- Exercise passage:
::::::

The coupling 22 is secured to a longitudinally extending long string mandrel 101 within the packer assembly 100, by means of threads 102. At the lowermost end of the long string mandrel 101 and secured thereto at threads 103 is a bottom cap member 104 having an upwardly facing circumferentially extending shoulder 107 thereon for interface with a companionly defined shoulder 146A on the lower mandrel 146, during retrieval of the packer assembly 100 from the well, described below. The bottom cap 104 also defines a circumferentially extending elastomeric O-ring seal element 106 to prevent fluid communication between the bottom cap 104 and the long string mandrel 101. Additionally, a similarly shaped elastomer ring 105 also is carried on the bottom cap 104 to prevent fluid communication between the cap 104 and the lower mandrel 146.

The long string mandrel 101 also defines immediate its uppermost end an outwardly extending profiled pick-up shoulder 108 which, upon upward longitudinal manipulation of the long string T-2 is moved to interengagement position with a companionly shaped lower bevel 112 on a dual string receptacle 109, the duel string receptacle 109 having threads 110 for receipt of the lower expansion mandrel 20, through a bore 116 in the receptacle 109.

::::::

- Exercise instructions: Render into Spanish the following sentence from the packer assembly description: "The bottom cap 104 also defines a circumferentially extending elastomeric O-ring seal element 106 to prevent fluid communication between the bottom cap 104 and the long string mandrel 101."

- Data provided:
::::::

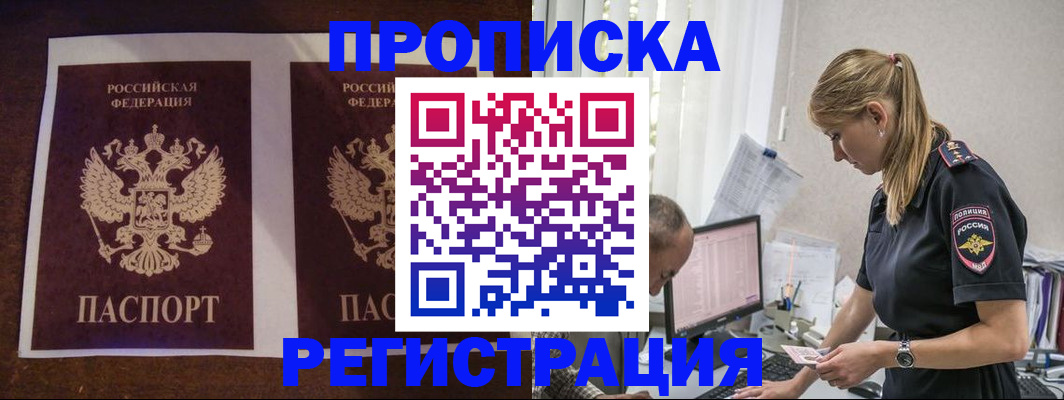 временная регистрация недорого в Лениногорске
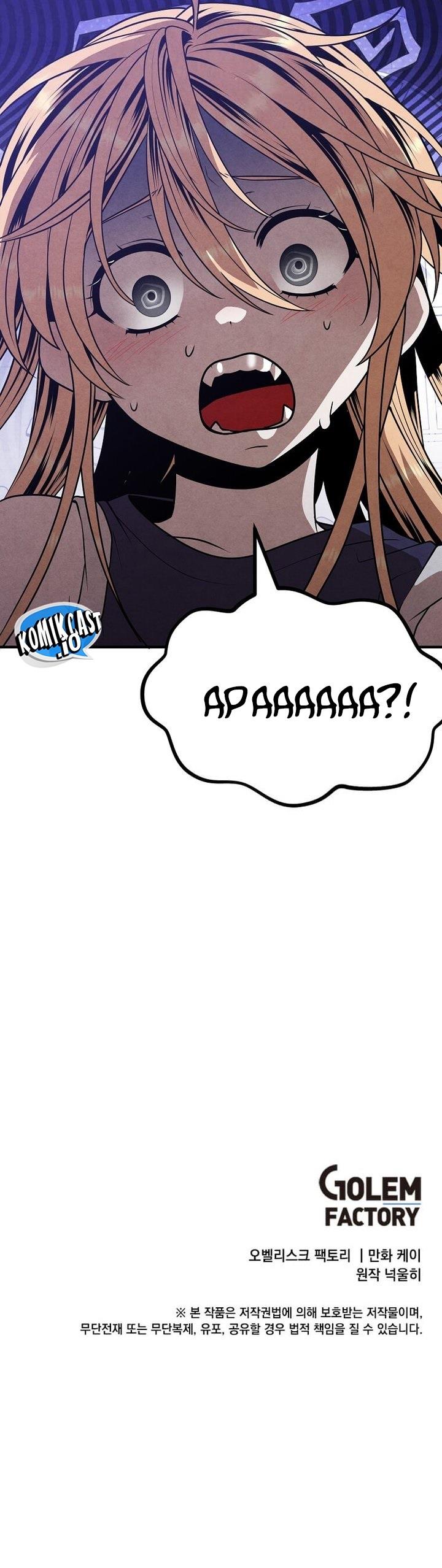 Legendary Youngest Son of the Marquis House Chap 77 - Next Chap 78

::::::

- Answer to this exercise: La tapa inferior 104 también define un elemento de sello elastomérico de junta tórica 106, de extensión circunferencial, para impedir la comunicación de fluido entre la tapa inferior 104 y el mandril de sarta larga 101.